CVE-2025-49921 is a vulnerability classified as improper control of filename for include/require statements in the PHP-based CrocoBlock JetReviews plugin, affecting versions up to and including 3.0.0. This flaw allows an attacker to perform Local File Inclusion (LFI) attacks by manipulating the filename parameter used in PHP's include or require functions without proper validation or sanitization. LFI vulnerabilities enable attackers to include files from the local filesystem, potentially exposing sensitive data such as configuration files, source code, or credentials. In some cases, LFI can be leveraged to execute arbitrary code if combined with other vulnerabilities or misconfigurations. The vulnerability is remotely exploitable over the network without requiring authentication or user interaction, increasing its risk profile. The CVSS 3.1 base score of 7.3 reflects a high severity due to its ease of exploitation and impact on confidentiality, integrity, and availability. Although no public exploits are currently known, the widespread use of JetReviews in WordPress environments makes this a critical issue for website security. The vulnerability was reserved in June 2025 and published in October 2025, indicating recent discovery and disclosure. No official patches or mitigations are listed yet, so organizations must monitor vendor advisories closely. The vulnerability's root cause lies in insufficient input validation on the filename parameter used in PHP include/require statements, a common security pitfall in web applications.

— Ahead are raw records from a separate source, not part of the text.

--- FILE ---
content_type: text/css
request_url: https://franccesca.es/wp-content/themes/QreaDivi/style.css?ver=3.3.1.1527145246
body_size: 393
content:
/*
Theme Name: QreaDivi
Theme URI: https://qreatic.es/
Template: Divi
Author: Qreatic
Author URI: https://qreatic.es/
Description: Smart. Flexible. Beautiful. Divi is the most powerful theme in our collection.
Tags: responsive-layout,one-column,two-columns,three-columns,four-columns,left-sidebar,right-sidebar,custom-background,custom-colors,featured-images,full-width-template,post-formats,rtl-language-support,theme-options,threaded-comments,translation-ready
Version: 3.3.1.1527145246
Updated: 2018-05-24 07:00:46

For European organizations, this vulnerability can lead to significant risks including unauthorized disclosure of sensitive information, such as database credentials, user data, or internal configuration files. Attackers could leverage LFI to read critical files or potentially chain with other vulnerabilities to achieve remote code execution, leading to full server compromise. This can result in data breaches, defacement, service disruption, and reputational damage. Organizations running WordPress sites with CrocoBlock JetReviews are particularly at risk, especially those in sectors with strict data protection requirements like finance, healthcare, and government. The vulnerability's network accessibility and lack of authentication requirements increase the likelihood of exploitation. Additionally, shared hosting environments common in Europe may amplify the impact by exposing multiple tenants to risk. The potential for availability impact also threatens business continuity and could lead to regulatory non-compliance under GDPR if personal data is exposed.

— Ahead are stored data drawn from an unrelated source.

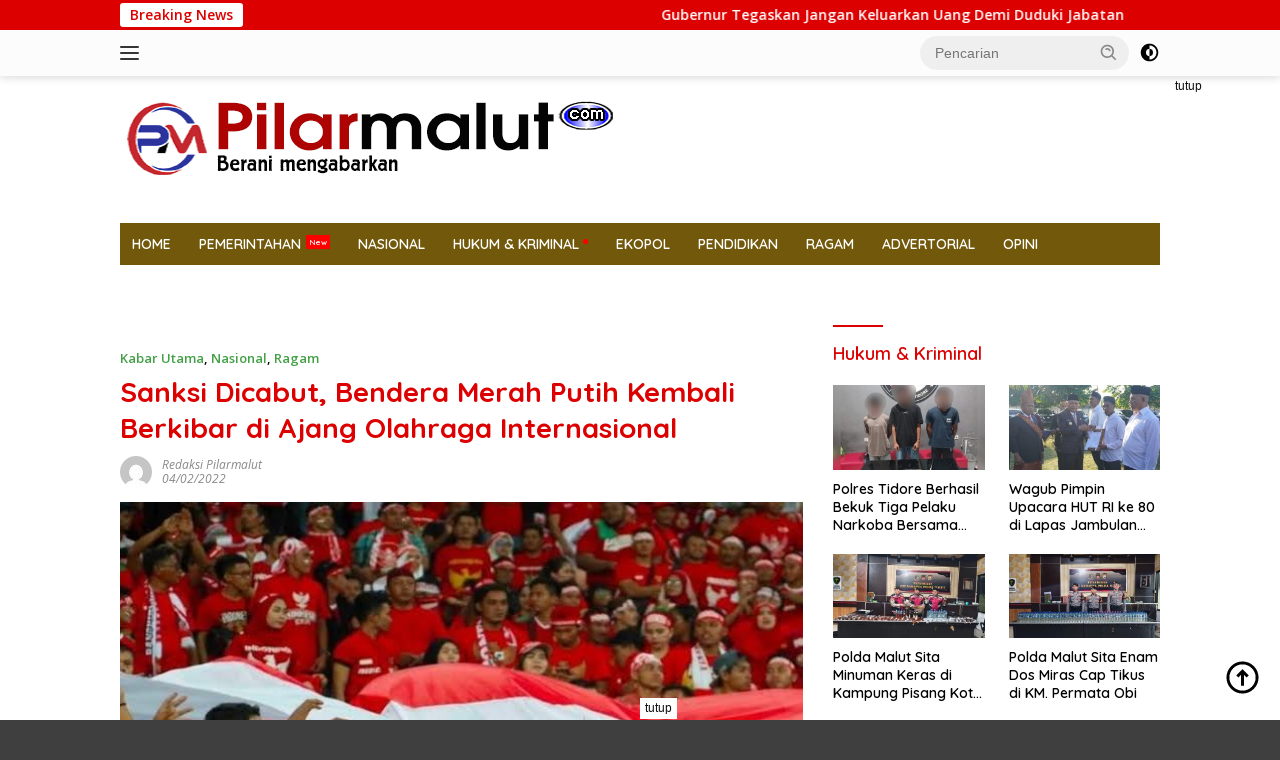

--- FILE ---
content_type: text/html; charset=utf-8
request_url: https://www.google.com/recaptcha/api2/aframe
body_size: 266
content:
<!DOCTYPE HTML><html><head><meta http-equiv="content-type" content="text/html; charset=UTF-8"></head><body><script nonce="4ZtnWXeBxoeAHMNxltxB9w">/** Anti-fraud and anti-abuse applications only. See google.com/recaptcha */ try{var clients={'sodar':'https://pagead2.googlesyndication.com/pagead/sodar?'};window.addEventListener("message",function(a){try{if(a.source===window.parent){var b=JSON.parse(a.data);var c=clients[b['id']];if(c){var d=document.createElement('img');d.src=c+b['params']+'&rc='+(localStorage.getItem("rc::a")?sessionStorage.getItem("rc::b"):"");window.document.body.appendChild(d);sessionStorage.setItem("rc::e",parseInt(sessionStorage.getItem("rc::e")||0)+1);localStorage.setItem("rc::h",'1768627495005');}}}catch(b){}});window.parent.postMessage("_grecaptcha_ready", "*");}catch(b){}</script></body></html>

1. Monitor CrocoBlock vendor channels and security advisories for official patches addressing CVE-2025-49921 and apply them immediately upon release. 2. In the absence of patches, implement strict input validation and sanitization on any parameters controlling file inclusion paths within JetReviews or related custom code. 3. Employ web application firewalls (WAFs) with rules specifically designed to detect and block LFI attack patterns, such as suspicious traversal sequences or unexpected file inclusion attempts. 4. Restrict PHP include paths using configuration directives (e.g., open_basedir) to limit accessible directories and prevent inclusion of unauthorized files. 5. Conduct thorough security audits of WordPress plugins and themes to identify and remediate similar insecure coding practices. 6. Isolate critical web applications on dedicated servers or containers to reduce the blast radius of potential exploits. 7. Regularly back up website data and configurations to enable rapid recovery in case of compromise. 8. Educate developers and administrators on secure coding practices related to file inclusion and input handling.